Dept. of Community Health v. Satilla Health Services, Inc.

SMITH, Chief Judge, dissenting.

Because I conclude that the hearing officer's findings were based upon substantial evidence and that the review board's decision was not a policy decision and therefore not entitled to deference, I respectfully dissent.

I recognize that departmental regulations do not require that an exception be allowed even if it meets the standard for an exception. In **889 my view, though, that principle applies only to the hearing officer. The statute itself limits the review board's authority to reverse the hearing officer:

[T]he review board shall not reverse findings of fact made by the hearing officer unless the review board specifically finds that the hearing officer's findings of fact are not supported by substantial evidence, which shall mean that the record does not contain such relevant evidence as a reasonable mind might accept as adequate to support such findings, inferences, conclusions, or decisions, which such evidentiary standard shall be in excess of the "any evidence" standard contained in other statutory provisions.

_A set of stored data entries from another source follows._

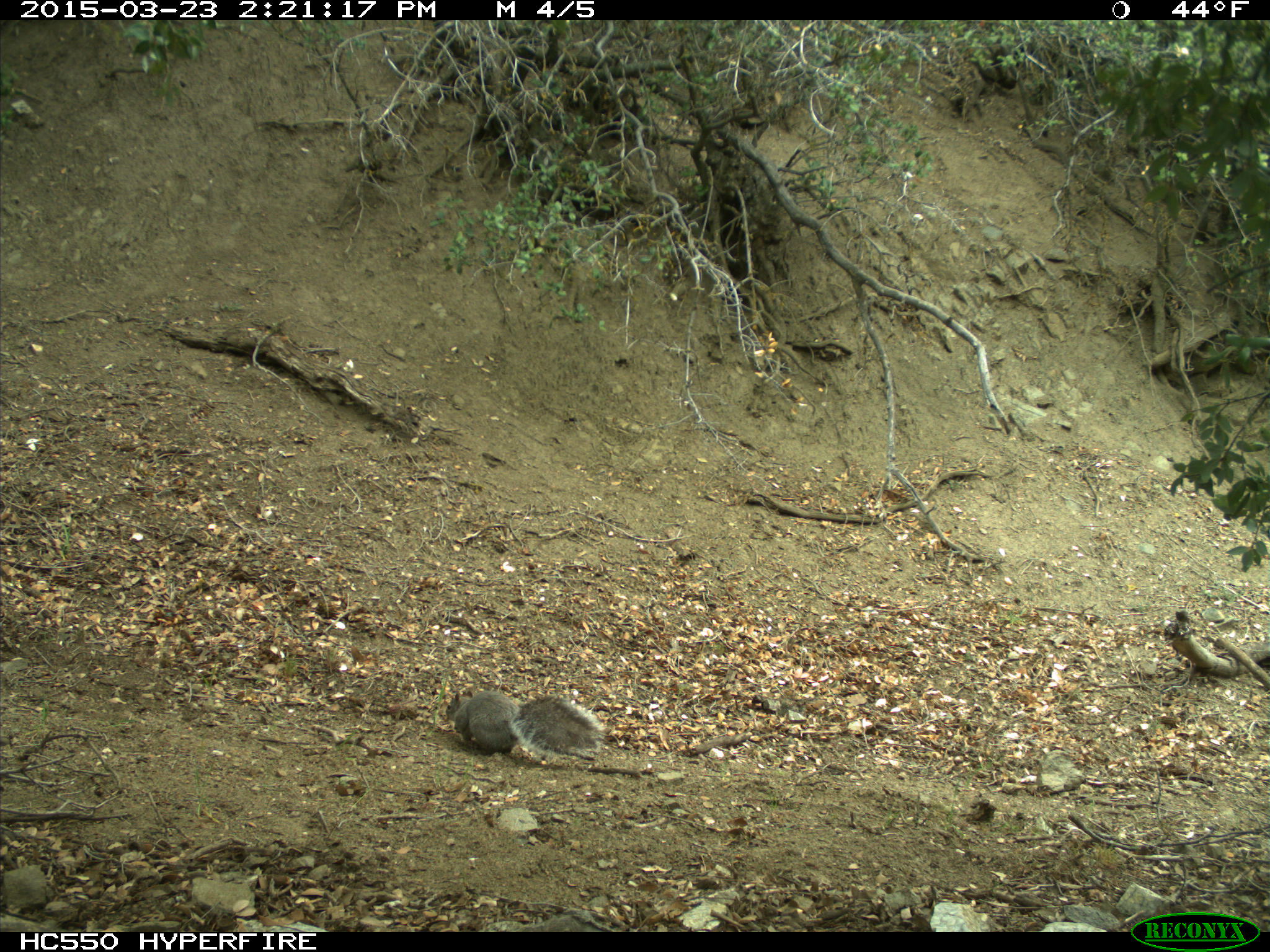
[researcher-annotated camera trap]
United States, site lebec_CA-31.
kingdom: Animalia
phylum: Chordata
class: Mammalia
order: Rodentia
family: Sciuridae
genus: Sciurus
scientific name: Sciurus carolinensis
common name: eastern gray squirrel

(Emphasis supplied.) OCGA § 31-6-44(h).

The evidence supporting the hearing officer's findings and conclusion in this case includes historical patterns, the huge size of the service area, the disproportionately high incidence of heart disease in the service area, the fact that no facility within the service area is equipped for open-heart surgery, and the fact that notwithstanding that hospitals in Georgia were closer, many patients were referred to Florida hospitals for care. The failure of the CON opponents to provide any evidence that their programs would improve access to open-heart surgery services for residents of the Satilla service area further supports the hearing officer's conclusion that development of a Satilla program would improve health care, lower costs, and raise awareness in the community. I am satisfied that this evidence is quite substantial, and the review board had no authority to reverse the hearing officer's decision.

In my view, therefore, the superior court properly reversed the review board under several of the grounds set forth in OCGA § 31-6-44(m), which governs judicial review. That subsection provides, in pertinent part, that a court

may reverse or modify the final decision only if ... the administrative findings, inferences, and conclusions contained in the final decision are: (1) In violation of constitutional or statutory provisions; (2) In excess of the statutory authority of the department; (3) Made upon unlawful procedures; (4) Affected by other error of law; (5) Not supported by substantial evidence...; or (6) Arbitrary or capricious or characterized by abuse of discretion or clearly unwarranted exercise of discretion.

**890 I agree with the superior court that no substantial evidence supports the review board's decision, while substantial evidence supports the findings of the hearing officer. It follows that the review board violated the provisions *522of OCGA § 31-6-44(h), acted outside of its authority, and abused its discretion.

Further, I cannot agree with the majority that the review board's decision is entitled to deference because it is "infused with policy considerations."

[A]gencies provide a high level of expertise and an opportunity for specialization unavailable in the judicial or legislative branches. They are able to use these skills, along with the policy mandate and discretion entrusted to them by the legislature, to make rules and enforce them in fashioning solutions to very complex problems. Thus, their decisions are not to be taken lightly or minimized by the judiciary.

Bentley v. Chastain, 242 Ga. 348, 350-351, 249 S.E.2d 38 (1978). Agencies are creations of the General Assembly. They sometimes perform activities that are legislative in nature, but also sometimes perform activities that are quasi-judicial, as in making factual determinations and adjudicating individual matters. See id. at 350, 249 S.E.2d 38. Of course, regulations adopted by an agency carry a presumption of validity. And we must defer to an administrative agency "in matters involving the interpretation of the statutes which it is empowered to enforce. [Cits.]" Albany Surgical, P.C. v. Dept. of Community Health, 257 Ga.App. 636, 638, 572 S.E.2d 638 (2002).

But giving great deference to executive agencies' policy decisions does not mean we must defer to the agency's final word when it adjudicates an individual application for a certificate of need. That decision is not a policy decision; it is simply influenced and impacted by the agency's policy - that is, the already-established rules, regulations, and any other applicable standards adopted by the agency to ensure that its individual adjudicatory decisions are not infected with caprice or bias. The Department's policy regarding exceptions to the certificate of need criteria had already been determined when this case was adjudicated. It is encapsulated in the applicable regulations issued by the Department, including Rule 272-2-.09(13)(c)(1)(ii) regarding exceptions, and its own internal directives, including its "Specialized Cardiovascular Services Component Plan." The hearing officer decided that the requirements embodied in those documents had been met. His decision was supported by substantial evidence, and the review board had no authority to reverse that decision. I would therefore affirm the superior court, thereby reversing the review board.

**891 I am authorized to state that Judge Miller joins in this dissent.